Hoy el neologismo “post-truth” ha sido elegido como la palabra del año por el Diccionario Oxford, que la define como “lo relativo a las circunstancias en las que los hechos objetivos influyen menos a la hora de modelar la opinión pública que los llamamientos a la emoción y a la creencia personal”.

La publicación británica estima que el uso de la palabra posverdad aumentó un 2 mil% con respecto a 2015. No por casualidad esta discusión sale a la luz en los países de la cultura anglosajona cuando todavía no se han enfriado las cenizas de los incendios que dejaron el Brexit y las elecciones presidenciales en Estados Unidos.

En el siglo pasado, cuando el mundo era más o menos previsible y los cambios políticos, económicos y sociales atravesaban gallardamente y sin despeinarse el jopo las suaves y ondeadas colinas de una estabilidad que creíamos eterna, nadie hubiera podido imaginar que estábamos a las puertas de que recomenzaran fenómenos olvidados de la Historia, como las guerras de religión, la xenofobia o el reverdecer de los liderazgos, mesiánicos aislacionistas y autoritarios, inclusive en los países más ricos y poderosos de la tierra.

- TAREA 1
Cambia "Brexit" por "referéndum británico" al reproducir el fragmento sobre la posverdad, comenzando en "La publicación británica" y terminando en "de la tierra.".
- TAREA 2
Responde estas preguntas sobre el fragmento acerca de la posverdad:
(a) ¿Qué diccionario eligió "post-truth" como la palabra del año?
(b) ¿En qué porcentaje aumentó el uso de la palabra posverdad con respecto a 2015?
(c) ¿Qué dos acontecimientos dejaron los incendios cuyas cenizas todavía no se han enfriado?
- TAREA 3
Pasa al inglés esta oración del fragmento sobre la posverdad: "La publicación británica estima que el uso de la palabra posverdad aumentó un 2 mil% con respecto a 2015."

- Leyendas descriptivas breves

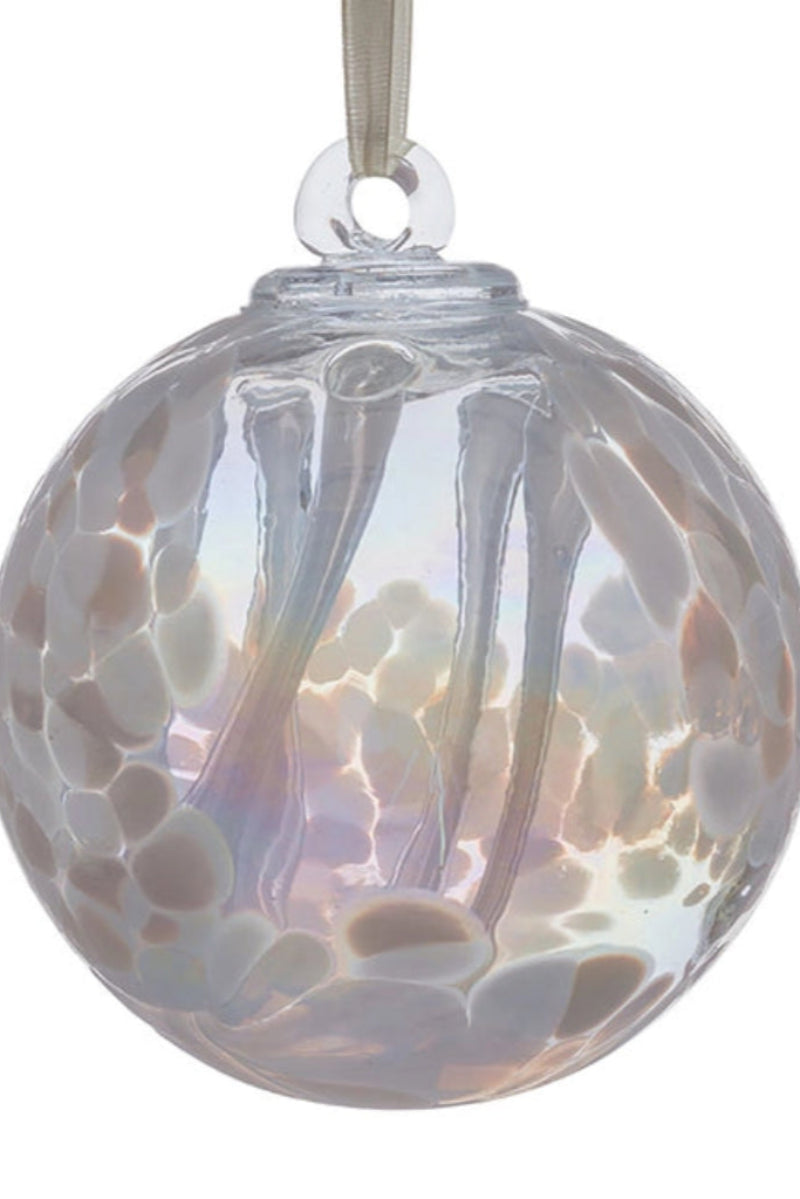 clear-white-glass-hanging-orb gift for memorial funeral sympathy gift 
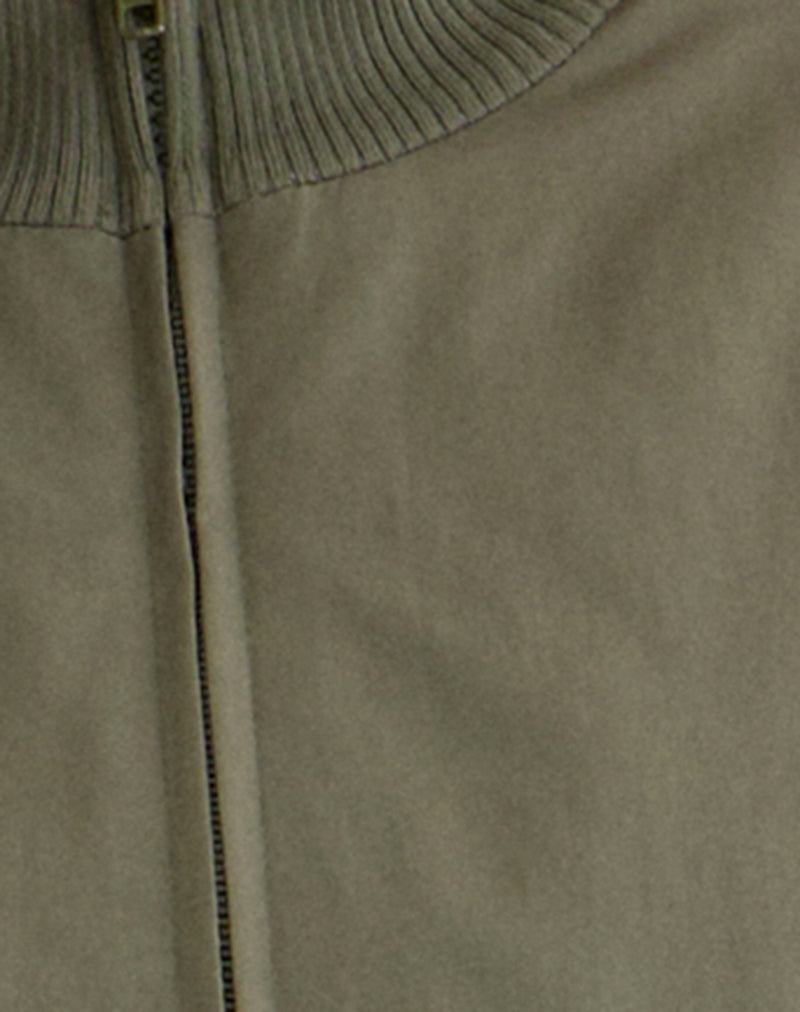 Image of Najora Puffy Bomber Jacket in Dark Sage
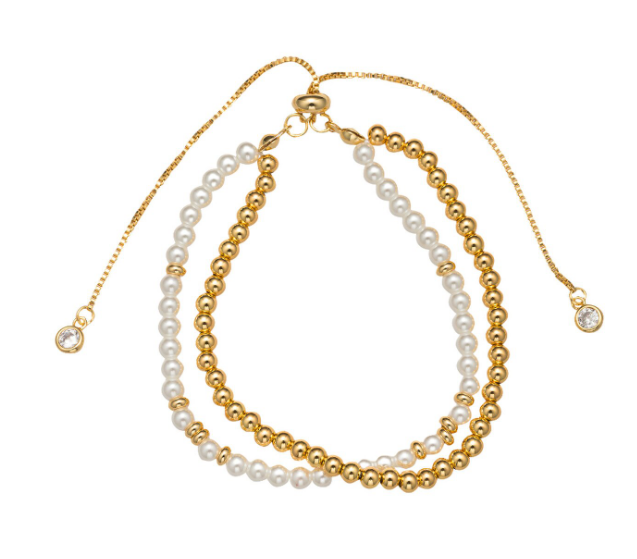 Gold, Pearl Beaded Bracelet with 2 Strand
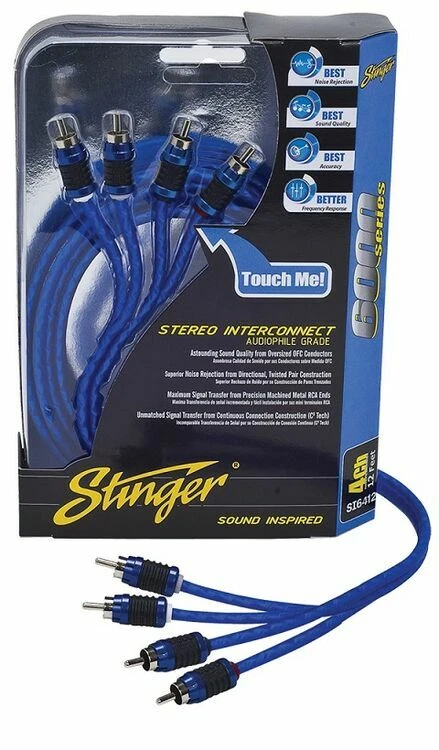 Stinger SI6412 6000 Series 12 ft. 4 Channel OFC Twisted RCA Interconnect Cable - Image 1 of 1
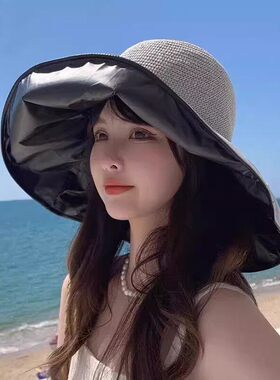 防晒帽女夏季遮阳防晒紫外线渔夫帽遮脸黑胶海边太阳帽大帽檐新款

- RESPUESTA 1
La publicación británica estima que el uso de la palabra posverdad aumentó un 2 mil% con respecto a 2015. No por casualidad esta discusión sale a la luz en los países de la cultura anglosajona cuando todavía no se han enfriado las cenizas de los incendios que dejaron el referéndum británico y las elecciones presidenciales en Estados Unidos.

En el siglo pasado, cuando el mundo era más o menos previsible y los cambios políticos, económicos y sociales atravesaban gallardamente y sin despeinarse el jopo las suaves y ondeadas colinas de una estabilidad que creíamos eterna, nadie hubiera podido imaginar que estábamos a las puertas de que recomenzaran fenómenos olvidados de la Historia, como las guerras de religión, la xenofobia o el reverdecer de los liderazgos, mesiánicos aislacionistas y autoritarios, inclusive en los países más ricos y poderosos de la tierra.

- RESPUESTA 2
(a) El Diccionario Oxford.
(b) Un 2 mil%.
(c) El Brexit y las elecciones presidenciales en Estados Unidos.

- RESPUESTA 3
The British publication estimates that use of the word post-truth increased by 2,000% compared with 2015.